Sì, anche perché solo a settembre si concluderanno le valutazioni sulle idoneità dei gestori, co-gestori ed erogatori. 
 
Tra le accuse mosse alla riforma, Ivan Cavicchi ha parlato di una sorta di cura di Stato di stampo mutualistico cioè menù fissi a costo fisso differenziati per classi di patologie. Cosa ne pensa?

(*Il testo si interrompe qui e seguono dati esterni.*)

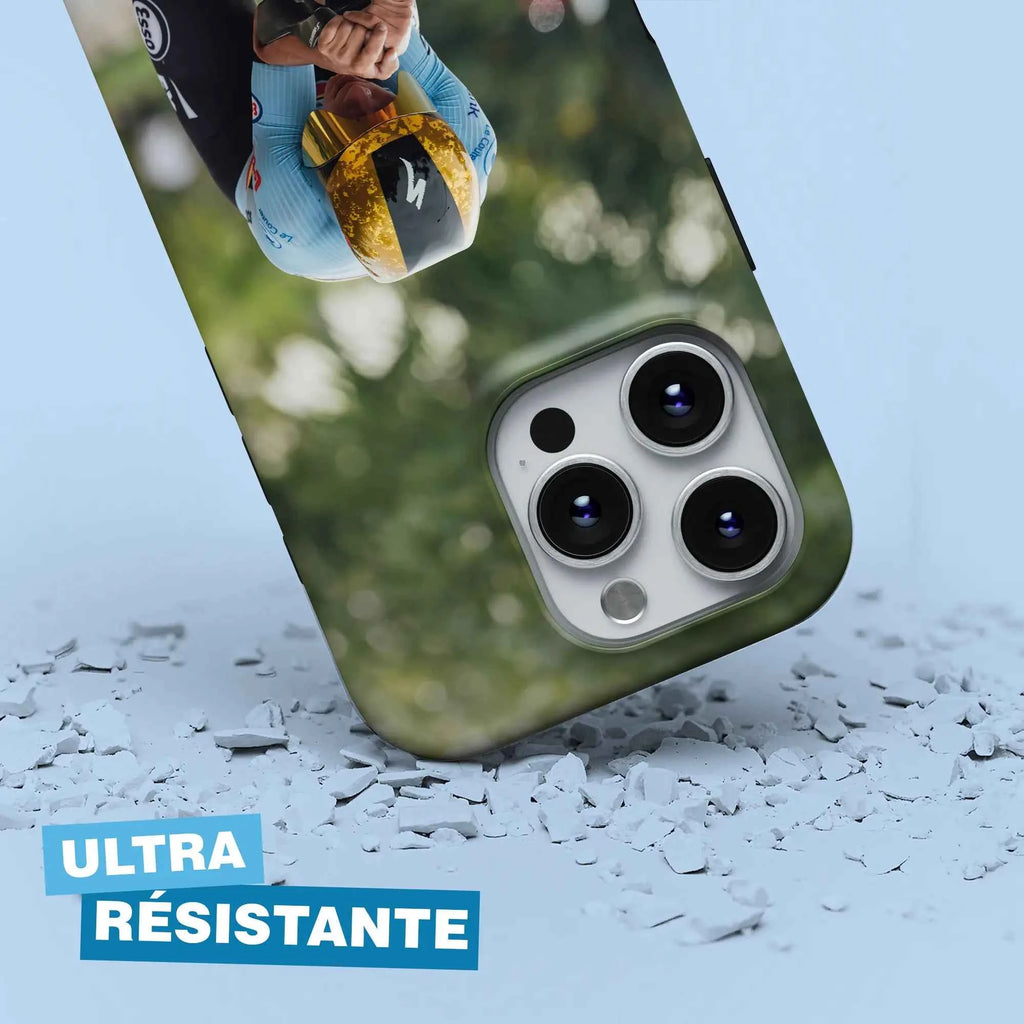 Coque - Remco Evenepoel (Contre la Montre)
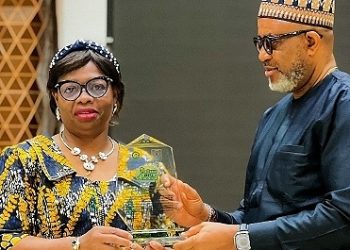 Nigeria: NCDMB Begins Year 2023 With Platinum Level Ranking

Assolutamente non è così. Anzi direi il contrario. Il paziente si rivolgerà al suo medico che proporrà a lui un PAI (piano assistenziale individuale). Questo consisterà nella prescrizione di farmaci, di esami di laboratorio, visite specialistiche o prestazioni di diagnostica strumentale. Un abito cucito su misura sulla base dei suoi bisogni. Il punto di riferimento per il paziente resterà sempre il suo medico di fiducia per tutti i suoi problemi di salute, ma sarà supportato, per quanto riguarda la sua patologia cronica, dal centro servizi della cooperativa che provvederà a prenotare visite specialistiche ed esami previsti dal Piano Assistenziale Individuale, e a controllare che questi siano stati i fatti. Gli sarà anche chiesto se sarà stato soddisfatto del servizio ricevuto. Insomma a me sembra un bel passo in avanti soprattutto per i pazienti. Poi, ovvimanete abbiamo previsto dei set di riferimento all'interno dei quali verrà elaborato il PAI. Ma si tratterà unicamente di un 'menù' all'interno del quale il medico avrà libertà di muoversi a seconda delle esigenze del paziente. 
 
Il timore è che al paziente venga riconosciuto solo un livello minimo di assistenza, al di là del quale dovrà integrare personalmente con le proprie risorse.
Partiamo da un presupposto, quello odierno è un sistema fintamente universalistico. Noi con il PAI vogliamo andare a dare risposte a quelli che sono i reali bisogni dei pazienti. Bisogni che non verranno individuati a tavolino da noi, ma dai loro medici curanti. Poi, per intendersi, se sarà necessario qualcosa in più, il medico motivando scientificamente la sua richiesta sarà libero di agire sulla base delle necessità del paziente. Non esiste un 'menù' rigido all'interno del quale il medico sarà impossibilitato a muoversi. L'obiettivo è garantire in tempi certi tutto ciò che è clinicamente necessario, cosa che ad oggi il Ssn non garantisce quasi da nessuna parte. Poi è evidente che non si potranno, ad esempio, prescrivere decine di esami inutili ad un paziente solo magari per calmare la sua ipocondria. I set servono anche a questo, a misurare l'efficacia e la sostenibilità del sistema messo in campo. Questo credo sia un principio di equità ma anche di sostenibilità per la futura garanzia di un sistema sanitario pubblico efficiente.
 
Ha già avuto modo di confrontarsi con altre regioni, il modello Lombardia è già attenzionato da qualcuno in particolare?
Al momento posso solo dire che alcune Regioni ci hanno chiesto le delibere per studiarlo. Ma non solo, anche diverse realtà internazionali si sono interessate al nostro lavoro.